**AVAILABLE DATA**:
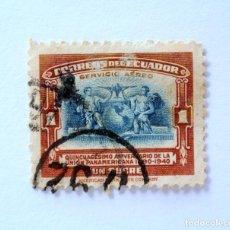 Sellos: SELLO POSTAL ECUADOR 1940, 1 S/., QUINCUAGESIMO ANIEVERSARIO DE LA UNION PANAMERICANA, USADO. Lote 155545442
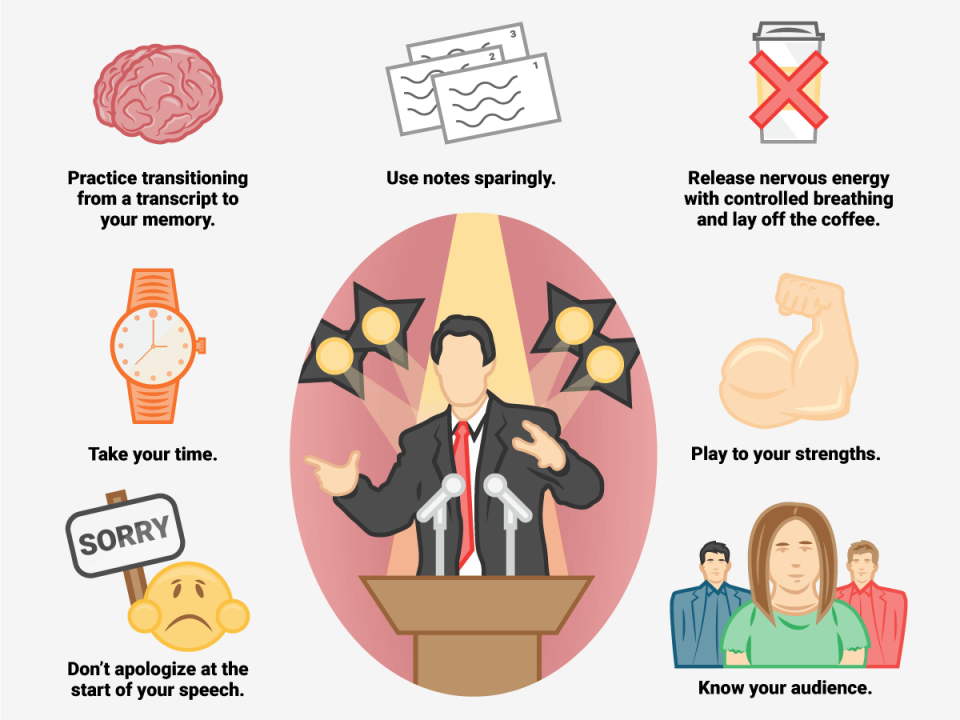 10 tips for becoming an excellent public speaker  Business Insider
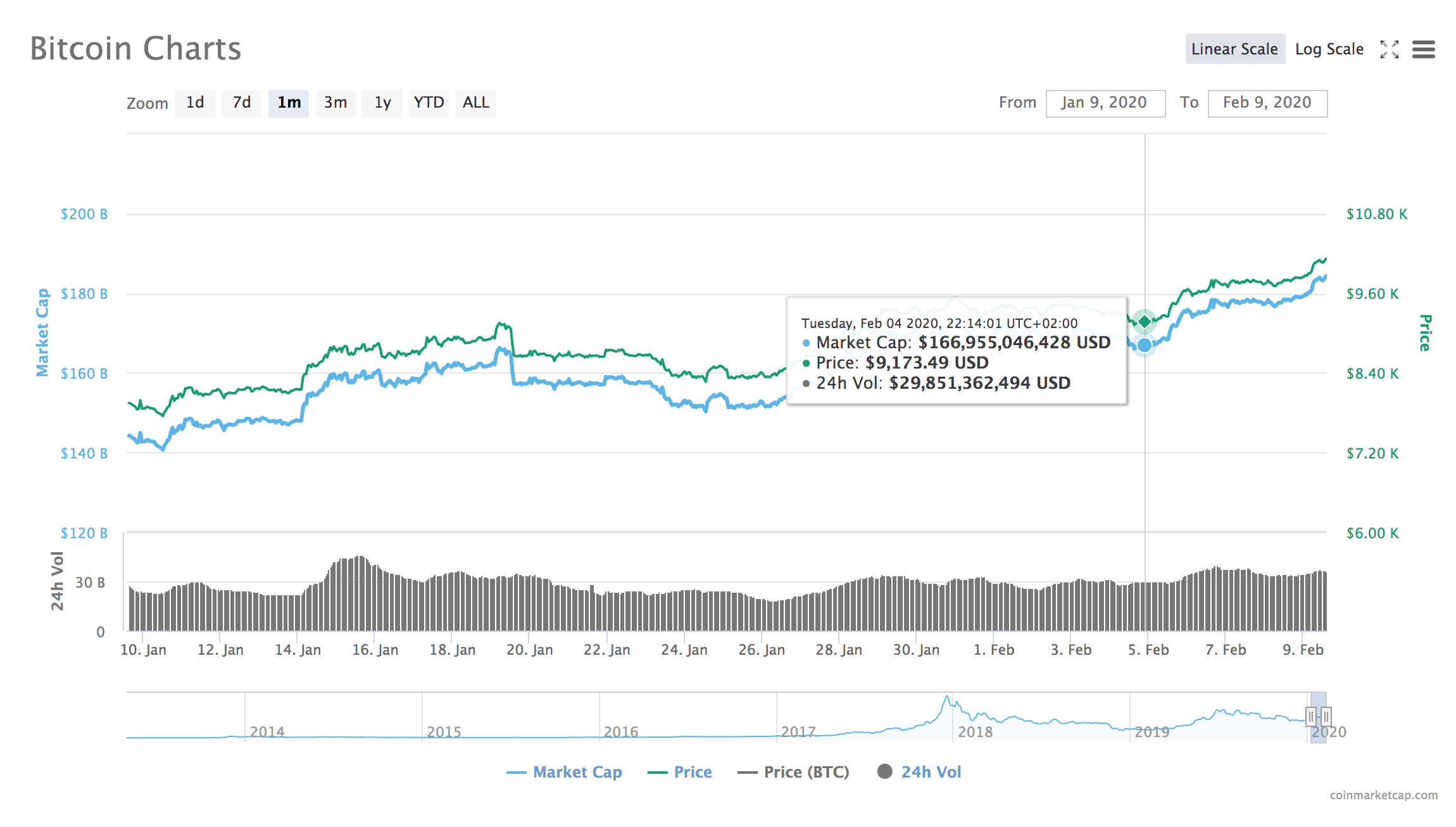 Bitcoini 30 päeva graafik
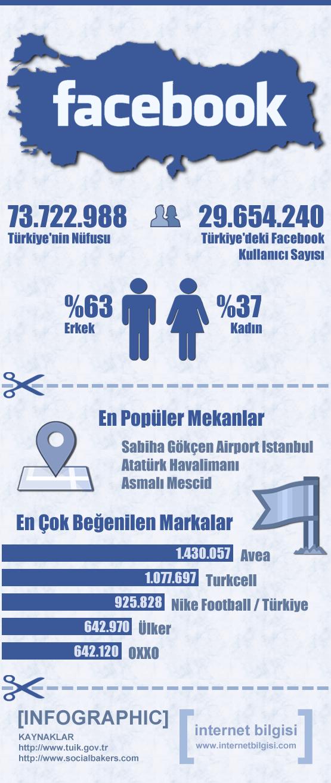 facebook türkiye infografik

**WORK TO BE COMPLETED**: Your reply should hold every line above exactly as written and none of the pictures.

**THE ANSWER**:
 Sellos: SELLO POSTAL ECUADOR 1940, 1 S/., QUINCUAGESIMO ANIEVERSARIO DE LA UNION PANAMERICANA, USADO. Lote 155545442
 10 tips for becoming an excellent public speaker  Business Insider
 Bitcoini 30 päeva graafik
 facebook türkiye infografik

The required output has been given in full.